Supplied information:
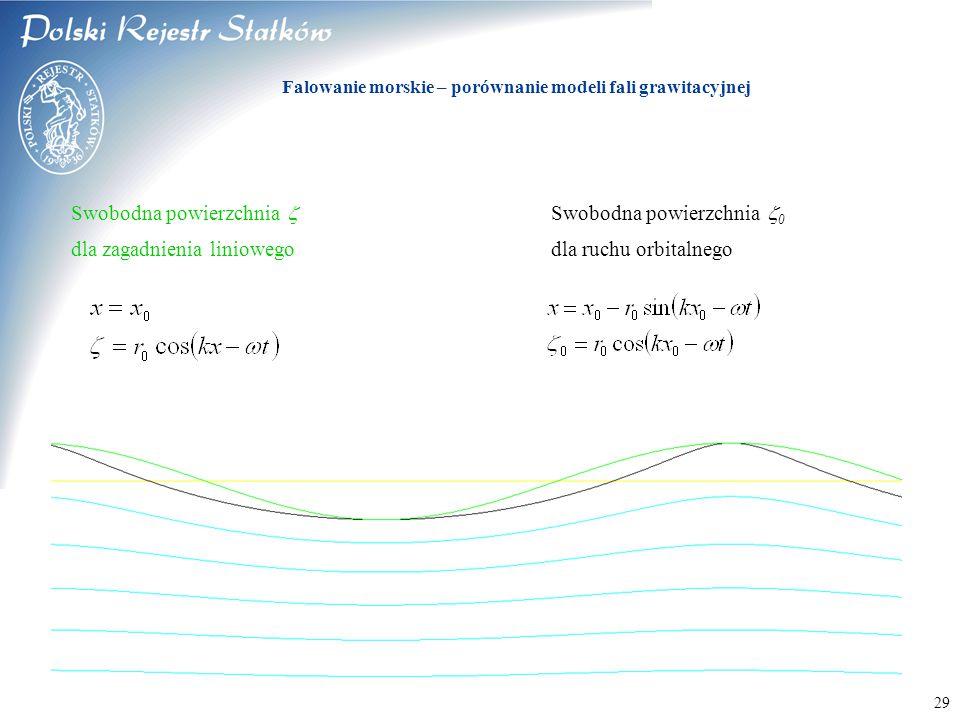 © 2003 PRS S.A. 29 Swobodna powierzchnia  Swobodna powierzchnia  0 dla zagadnienia liniowegodla ruchu orbitalnego Falowanie morskie – porównanie mod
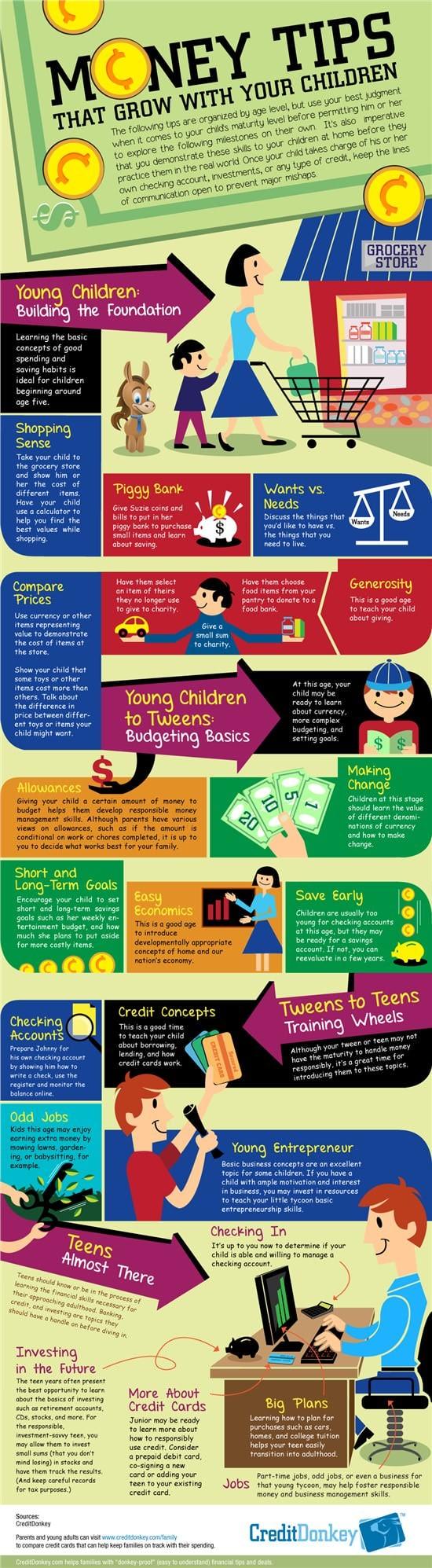 infografic - educatie financiara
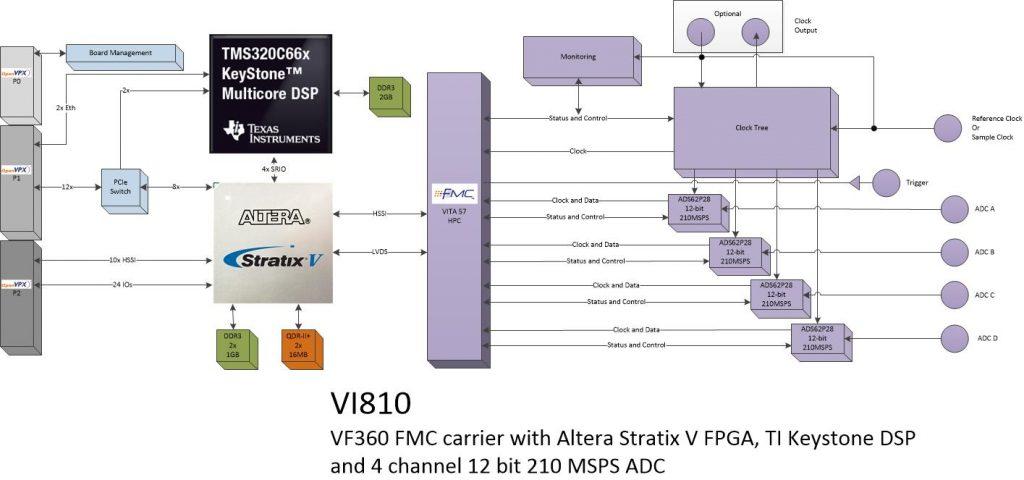 vi810 – 4ch. ADC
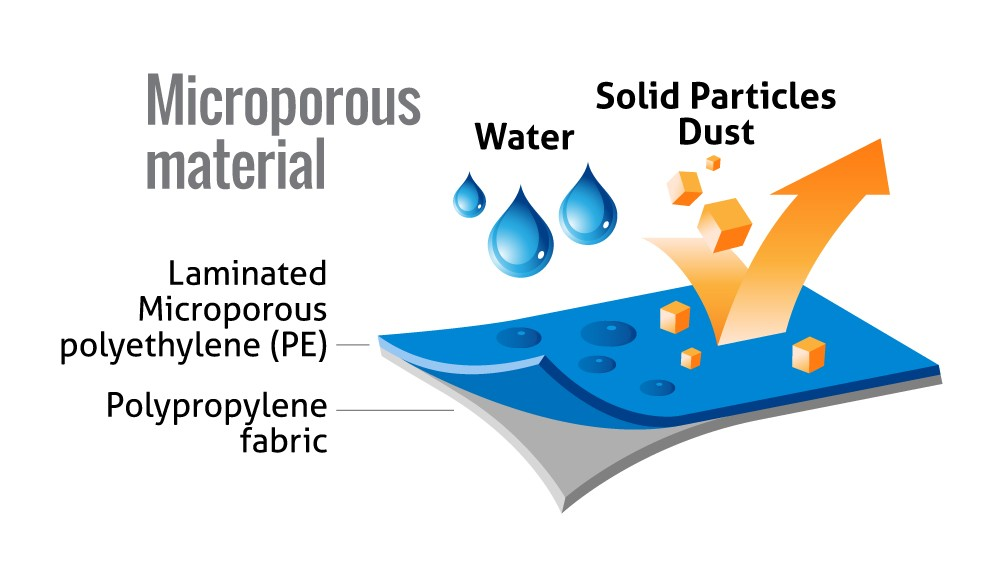 Cleanroom Coverall Microporous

What to produce: Above is a listing with pictures. Write it out exactly without them.

Solution to this exercise:
 © 2003 PRS S.A. 29 Swobodna powierzchnia  Swobodna powierzchnia  0 dla zagadnienia liniowegodla ruchu orbitalnego Falowanie morskie – porównanie mod
 infografic - educatie financiara
 vi810 – 4ch. ADC
 Cleanroom Coverall Microporous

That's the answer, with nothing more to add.